Les Chroniques de l'Imaginaire

Mort d'un clone - Bordage, Pierre

Martial Bonneteau est un clone comme les autres. Rangé, marié, employé… Employé dans une entreprise sans intérêt dans laquelle il n’est qu’un pion comptable maltraité et exploité. Marié à une femme qu’il n’a jamais aimé et qui ne lui permet plus aucune relation sexuelle depuis leurs trois enfants. Rangé dans un appartement fade d’un quartier bien pensant en périphérie. Et tous les jours, il subit les règles de vie imposées par Madame, par son chef, par la vie qu’il s’est choisie. Ou plutôt dans laquelle il s’est laissé glisser sans résister.
Un matin, il décide d’être le premier à user de la salle-de-bain…

Une vie gâchée suite à des choix qui n’en sont pas, un engoncement dans des pyjamas rayés et dans des costumes de prisonnier, avatars blessants d’une triste réalité, et la cinquantaine qui pointe son nez… Voilà l’exposé que Pierre Bordage veut faire de notre vie moderne.
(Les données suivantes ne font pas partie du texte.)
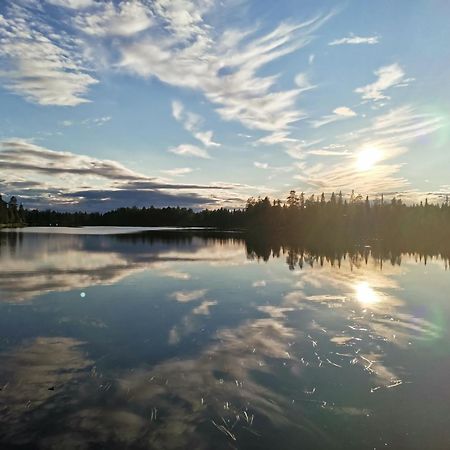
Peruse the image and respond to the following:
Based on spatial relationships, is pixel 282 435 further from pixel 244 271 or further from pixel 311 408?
pixel 244 271

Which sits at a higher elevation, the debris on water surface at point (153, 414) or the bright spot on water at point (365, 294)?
the debris on water surface at point (153, 414)

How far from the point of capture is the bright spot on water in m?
25.2

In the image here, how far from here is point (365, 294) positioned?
90.9 ft

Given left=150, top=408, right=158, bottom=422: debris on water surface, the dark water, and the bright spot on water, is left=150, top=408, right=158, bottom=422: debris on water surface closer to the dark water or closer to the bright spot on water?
the dark water

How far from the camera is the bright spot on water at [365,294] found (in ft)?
82.7

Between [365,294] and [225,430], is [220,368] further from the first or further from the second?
[365,294]

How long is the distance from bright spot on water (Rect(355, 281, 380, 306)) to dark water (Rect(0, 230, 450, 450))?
138mm

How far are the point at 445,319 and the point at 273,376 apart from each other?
12.9 m

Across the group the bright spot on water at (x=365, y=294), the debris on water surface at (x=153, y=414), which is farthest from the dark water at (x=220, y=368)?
the bright spot on water at (x=365, y=294)

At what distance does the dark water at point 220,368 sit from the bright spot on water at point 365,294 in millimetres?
138

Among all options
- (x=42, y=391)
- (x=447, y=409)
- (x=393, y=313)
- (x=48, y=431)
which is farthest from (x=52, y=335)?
(x=393, y=313)

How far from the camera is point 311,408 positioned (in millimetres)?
10555

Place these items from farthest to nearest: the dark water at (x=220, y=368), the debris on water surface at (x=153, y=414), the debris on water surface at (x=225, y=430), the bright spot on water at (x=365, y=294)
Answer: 1. the bright spot on water at (x=365, y=294)
2. the debris on water surface at (x=153, y=414)
3. the dark water at (x=220, y=368)
4. the debris on water surface at (x=225, y=430)

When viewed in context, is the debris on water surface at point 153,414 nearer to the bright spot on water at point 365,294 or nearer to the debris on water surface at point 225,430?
the debris on water surface at point 225,430
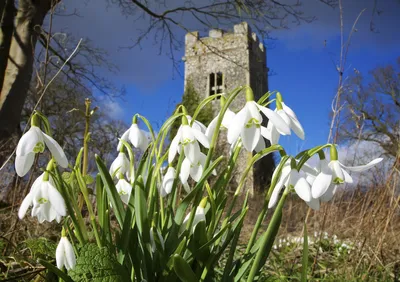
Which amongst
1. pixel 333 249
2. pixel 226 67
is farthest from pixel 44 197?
pixel 226 67

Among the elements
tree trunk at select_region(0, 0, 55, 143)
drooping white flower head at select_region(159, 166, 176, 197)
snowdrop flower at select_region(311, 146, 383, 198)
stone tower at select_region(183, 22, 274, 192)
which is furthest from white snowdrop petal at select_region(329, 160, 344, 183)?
stone tower at select_region(183, 22, 274, 192)

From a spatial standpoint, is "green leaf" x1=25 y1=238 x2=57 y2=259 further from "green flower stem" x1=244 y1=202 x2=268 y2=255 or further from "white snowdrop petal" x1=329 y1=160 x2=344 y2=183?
"white snowdrop petal" x1=329 y1=160 x2=344 y2=183

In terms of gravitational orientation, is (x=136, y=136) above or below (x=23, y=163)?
above

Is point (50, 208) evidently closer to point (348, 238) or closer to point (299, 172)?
point (299, 172)

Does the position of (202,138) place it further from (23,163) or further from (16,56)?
(16,56)

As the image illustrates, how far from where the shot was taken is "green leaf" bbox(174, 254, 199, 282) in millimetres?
805

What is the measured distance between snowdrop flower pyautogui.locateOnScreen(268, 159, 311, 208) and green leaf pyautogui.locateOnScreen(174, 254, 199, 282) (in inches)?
8.4

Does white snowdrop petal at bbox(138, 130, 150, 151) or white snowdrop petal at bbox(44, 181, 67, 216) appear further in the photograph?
white snowdrop petal at bbox(138, 130, 150, 151)

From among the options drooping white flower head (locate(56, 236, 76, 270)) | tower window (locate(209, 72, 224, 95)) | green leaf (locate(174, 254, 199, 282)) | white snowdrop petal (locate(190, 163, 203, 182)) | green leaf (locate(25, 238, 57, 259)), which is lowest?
green leaf (locate(174, 254, 199, 282))

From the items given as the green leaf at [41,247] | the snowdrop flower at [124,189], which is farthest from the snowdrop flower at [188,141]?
the green leaf at [41,247]

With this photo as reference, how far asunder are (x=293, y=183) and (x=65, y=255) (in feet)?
1.71

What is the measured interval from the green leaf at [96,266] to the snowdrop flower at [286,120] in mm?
423

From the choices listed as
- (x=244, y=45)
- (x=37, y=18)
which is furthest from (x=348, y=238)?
(x=244, y=45)

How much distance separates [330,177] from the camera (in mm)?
870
Martial Bonneteau est un clone, une pâle copie, une machine. Une machine avec des états d’âme, des rêves, des projets, mais qui n’a pas la force de les réaliser. Quelque part il ne sait où, il a fait une erreur; et cette erreur il devra la payer toute sa vie.

A coups de doutes salutaires rapprochant la narration d'un monologue intérieur, Bordage dresse de notre société un portrait dérangeant de vérité. Mais Mort d’un clone, c’est aussi la voie de l’espoir. On peut changer, on peut être subversif. Et cet anticonformisme peut passer tout simplement par des blagues que l’on se fait dans sa tête, par des images fantasques ou des définitions loufoques. Cette vie mentale pleine de fraîcheur, de piment et de justesse illustre le gouffre de nos vies (quand on a le courage de se retourner les questionnements parfois cruels suggérés) sans jamais tomber dans le lourd ou le mélo. Une fresque réaliste qui met le doigt sur les aspects dérangeants de nos existences de clones employés, mariés, rangés.

Un ouvrage magnifique, hors des sentiers scientifico-fantastico-fantasystes battus par l’auteur, qui aurait pu ne jamais rencontrer de lecteurs. En effet, Mort d’un clone a été offert en 2009 aux étudiants en information et communication de l’IUT de la Roche-sur-Yon. Sous l'impulsion de Marijo Pateau, ces étudiants qui ne devaient à l’origine que tapuscrire l’œuvre, la corriger et proposer une mouture de mise en page ont tellement mis de cœur à l’ouvrage que les éditions Au Diable Vauvert en ont entendu parler et ont finalement publié ce roman. Une aventure généreuse qui, à mon sens, rend encore plus vivant ce texte atypique et drôle, miroir de nos propres petites mesquineries.